# Thoughts on Bridge City HP-6v2 and HP-8 wanted



## Texchappy (Apr 27, 2012)

Found these while wandering around last night when I couldn't sleep. They look like cool and useful tools if just a tad pricey. Heard good things about Bridge City. Definitely can't afford most of their planes but these too are within reach if I can get one before they run out.

So any thoughts on them? Any users?

TIA,
Tony


----------



## Bertha (Jan 10, 2011)

^I've heard nothing but good things about them. There are a few guys in the handplanes of your dreams thread that I know own them. They'll be happy to tell you what they think, I'm sure. They're expensive, true, but they're very functional and the quality is a no-brainer, obviously. I'll be jealous if you get them


----------



## Texchappy (Apr 27, 2012)

I'm wondering if getting the rabbet profile which says that can function as a 55* block plane would allow it to function for my block plane needs for a while?


----------



## JGM0658 (Aug 16, 2011)

I do not own the HP-8 but I own the HP-6 and the HP6v2. They are small planes so I am not sure if you would want to use them as a block plane as the surface you would be using is about 1 inch or so. In my opinion the strength of the HP6 planes are decorative face and corner cuts. If you have a use for these then get one, they are great, if you don't and all you want is a rabbet plane then I think there are cheaper alternatives like the Veritas planes.

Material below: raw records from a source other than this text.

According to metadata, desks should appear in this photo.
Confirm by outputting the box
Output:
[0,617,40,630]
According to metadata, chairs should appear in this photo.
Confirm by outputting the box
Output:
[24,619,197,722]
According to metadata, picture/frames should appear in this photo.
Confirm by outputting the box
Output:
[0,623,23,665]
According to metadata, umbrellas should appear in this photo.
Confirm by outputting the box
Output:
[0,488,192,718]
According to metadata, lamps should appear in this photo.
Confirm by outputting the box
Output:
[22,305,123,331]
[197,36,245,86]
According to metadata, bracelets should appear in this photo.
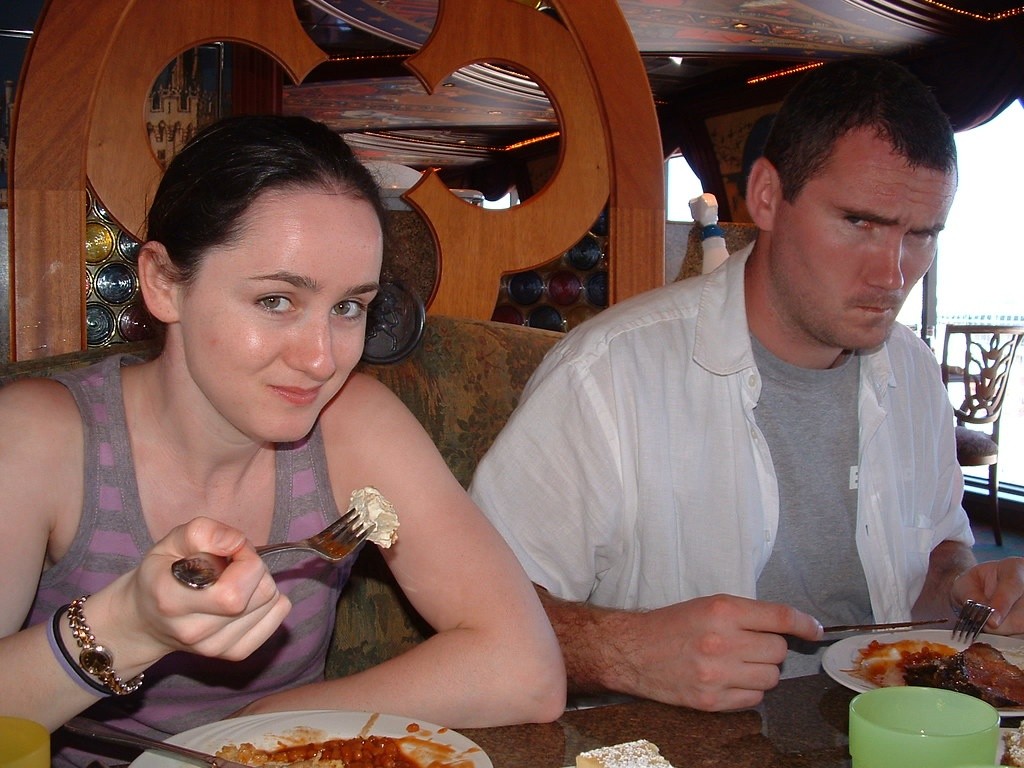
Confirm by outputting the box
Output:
[45,611,101,695]
[53,603,114,695]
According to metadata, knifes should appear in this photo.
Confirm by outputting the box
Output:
[823,618,949,633]
[66,715,251,768]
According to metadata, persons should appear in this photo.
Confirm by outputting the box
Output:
[0,110,566,768]
[464,57,1024,714]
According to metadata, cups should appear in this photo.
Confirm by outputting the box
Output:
[0,715,52,768]
[848,686,1001,768]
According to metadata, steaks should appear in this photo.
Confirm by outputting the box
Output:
[933,642,1024,709]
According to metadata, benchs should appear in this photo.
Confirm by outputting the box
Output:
[0,279,569,703]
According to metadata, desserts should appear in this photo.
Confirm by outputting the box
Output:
[575,738,674,768]
[345,484,400,550]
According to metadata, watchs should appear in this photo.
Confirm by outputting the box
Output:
[68,594,144,696]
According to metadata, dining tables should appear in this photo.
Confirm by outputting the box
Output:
[444,632,1024,768]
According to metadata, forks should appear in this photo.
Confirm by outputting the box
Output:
[171,508,376,591]
[951,598,996,641]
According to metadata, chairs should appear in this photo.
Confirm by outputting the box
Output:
[941,324,1024,547]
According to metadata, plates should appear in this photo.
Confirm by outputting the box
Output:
[821,629,1024,717]
[126,709,494,768]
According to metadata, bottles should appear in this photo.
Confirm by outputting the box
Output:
[699,225,730,275]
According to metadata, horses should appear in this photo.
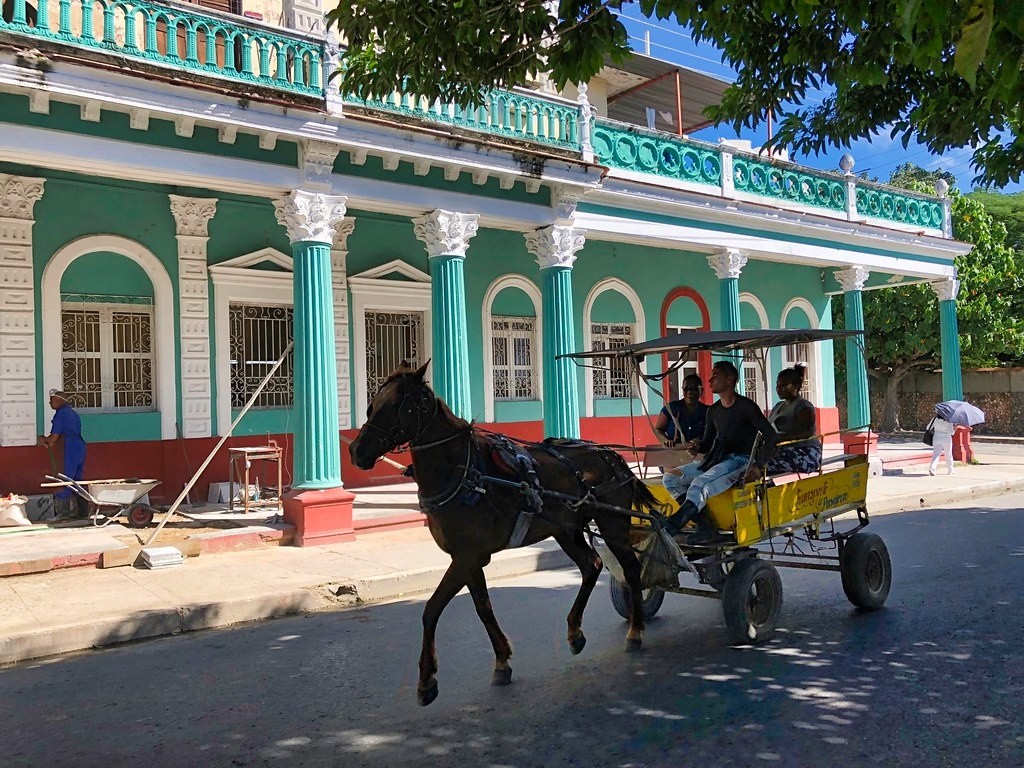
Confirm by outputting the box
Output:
[347,359,665,708]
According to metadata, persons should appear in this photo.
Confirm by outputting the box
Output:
[926,413,957,477]
[654,374,713,476]
[38,391,85,523]
[648,359,779,546]
[757,361,823,476]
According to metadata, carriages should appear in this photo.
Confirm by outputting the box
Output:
[347,327,895,708]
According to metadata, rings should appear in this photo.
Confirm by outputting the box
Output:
[666,441,668,443]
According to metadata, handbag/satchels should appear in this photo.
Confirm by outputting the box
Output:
[696,435,726,472]
[923,417,936,446]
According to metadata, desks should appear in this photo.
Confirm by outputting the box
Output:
[228,447,284,514]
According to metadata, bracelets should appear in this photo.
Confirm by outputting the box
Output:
[690,440,695,444]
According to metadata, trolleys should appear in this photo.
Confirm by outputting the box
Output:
[44,473,163,529]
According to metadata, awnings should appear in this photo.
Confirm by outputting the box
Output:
[601,46,773,159]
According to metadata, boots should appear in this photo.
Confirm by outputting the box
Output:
[46,497,70,521]
[70,494,89,518]
[675,492,721,545]
[649,499,699,537]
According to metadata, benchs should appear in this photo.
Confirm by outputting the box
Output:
[638,444,762,531]
[756,453,857,483]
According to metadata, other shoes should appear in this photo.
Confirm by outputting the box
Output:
[929,469,935,476]
[948,472,957,476]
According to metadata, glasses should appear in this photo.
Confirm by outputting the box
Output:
[682,386,703,391]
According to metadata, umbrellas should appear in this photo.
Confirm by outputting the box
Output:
[934,399,986,428]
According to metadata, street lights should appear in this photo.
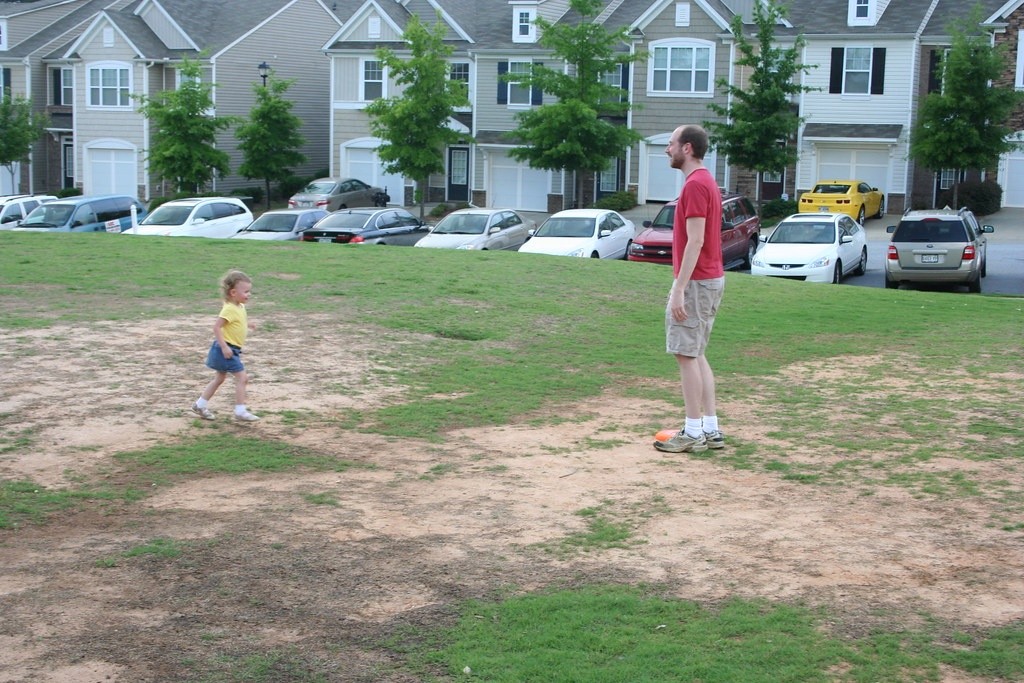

I use my planes a lot for window edge and face decorations but I have not found much use for them outside of these applications. Of course this could be only my limited imagination..


----------



## Texchappy (Apr 27, 2012)

Or perhaps I'm using too much imagination for the capability of the plane  Kinda why I asked the question.


----------



## Loren (May 30, 2008)

Have you ever used a multi-plane?

It's not as much fun as you might expect.

Those Bridge City tools are collectible though so you can
count on recovering most of your investment if it 
doesn't work for you.


----------



## Texchappy (Apr 27, 2012)

Haven't used a multiplane so you might be correct. It hits my techie vibe just right but probably not a good reason to get a woodworking tool


----------



## Themesong (Sep 29, 2011)

I have several Bridge City plane/tools and am very satisfied with their performance and ease of use.
Tolls are expensive. With proper care they should last through several generations of woodworkers/.


----------